## Start

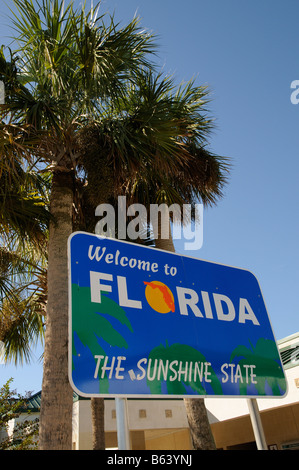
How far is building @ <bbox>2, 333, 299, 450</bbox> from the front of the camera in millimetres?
9352

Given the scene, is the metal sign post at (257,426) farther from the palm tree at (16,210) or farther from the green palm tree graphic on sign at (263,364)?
the palm tree at (16,210)

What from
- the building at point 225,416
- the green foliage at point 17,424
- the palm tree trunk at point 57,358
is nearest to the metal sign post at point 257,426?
the palm tree trunk at point 57,358

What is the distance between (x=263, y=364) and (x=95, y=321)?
2.93 ft

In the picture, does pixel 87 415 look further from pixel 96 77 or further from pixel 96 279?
pixel 96 279

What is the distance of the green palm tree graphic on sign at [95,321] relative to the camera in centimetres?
148

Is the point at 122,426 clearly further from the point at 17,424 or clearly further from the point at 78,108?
the point at 17,424

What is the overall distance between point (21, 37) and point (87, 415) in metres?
8.45

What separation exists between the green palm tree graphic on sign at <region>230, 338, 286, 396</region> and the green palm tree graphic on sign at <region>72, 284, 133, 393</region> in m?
0.60

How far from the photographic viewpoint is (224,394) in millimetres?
1750

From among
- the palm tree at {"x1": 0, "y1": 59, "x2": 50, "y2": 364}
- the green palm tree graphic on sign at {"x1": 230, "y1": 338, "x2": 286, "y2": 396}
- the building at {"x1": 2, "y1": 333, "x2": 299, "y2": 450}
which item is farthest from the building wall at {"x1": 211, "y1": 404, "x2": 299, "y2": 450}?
the green palm tree graphic on sign at {"x1": 230, "y1": 338, "x2": 286, "y2": 396}

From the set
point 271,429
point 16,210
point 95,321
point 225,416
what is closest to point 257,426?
point 95,321

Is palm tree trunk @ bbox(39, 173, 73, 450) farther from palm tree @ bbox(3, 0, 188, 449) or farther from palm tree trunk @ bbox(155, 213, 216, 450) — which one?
palm tree trunk @ bbox(155, 213, 216, 450)

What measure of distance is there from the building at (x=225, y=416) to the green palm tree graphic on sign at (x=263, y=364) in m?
7.42

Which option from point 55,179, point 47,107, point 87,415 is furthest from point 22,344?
point 47,107
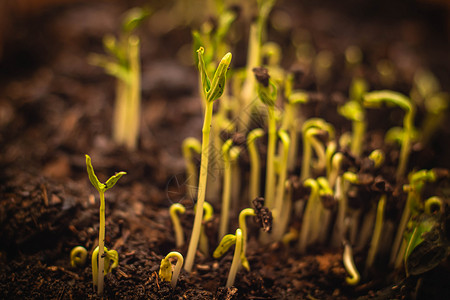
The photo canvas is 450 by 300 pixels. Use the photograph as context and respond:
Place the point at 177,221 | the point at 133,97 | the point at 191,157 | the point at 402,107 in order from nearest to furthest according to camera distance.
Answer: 1. the point at 177,221
2. the point at 402,107
3. the point at 191,157
4. the point at 133,97

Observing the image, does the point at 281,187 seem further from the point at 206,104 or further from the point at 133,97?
the point at 133,97

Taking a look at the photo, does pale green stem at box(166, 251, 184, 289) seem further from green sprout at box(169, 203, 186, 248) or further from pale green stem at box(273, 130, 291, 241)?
pale green stem at box(273, 130, 291, 241)

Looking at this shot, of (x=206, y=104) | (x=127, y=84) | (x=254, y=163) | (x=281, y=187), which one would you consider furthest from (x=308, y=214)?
(x=127, y=84)

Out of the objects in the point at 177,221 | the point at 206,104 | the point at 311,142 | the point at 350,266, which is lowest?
the point at 350,266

## End

▸ Task prompt
Output the stretch of lines from the line containing "Out of the objects" through the end of the lines above as a JSON list of strings, one string per line, omitting blank lines.

▸ Answer to this task
[
  "Out of the objects in the point at 177,221 | the point at 206,104 | the point at 311,142 | the point at 350,266, which is lowest?",
  "the point at 350,266"
]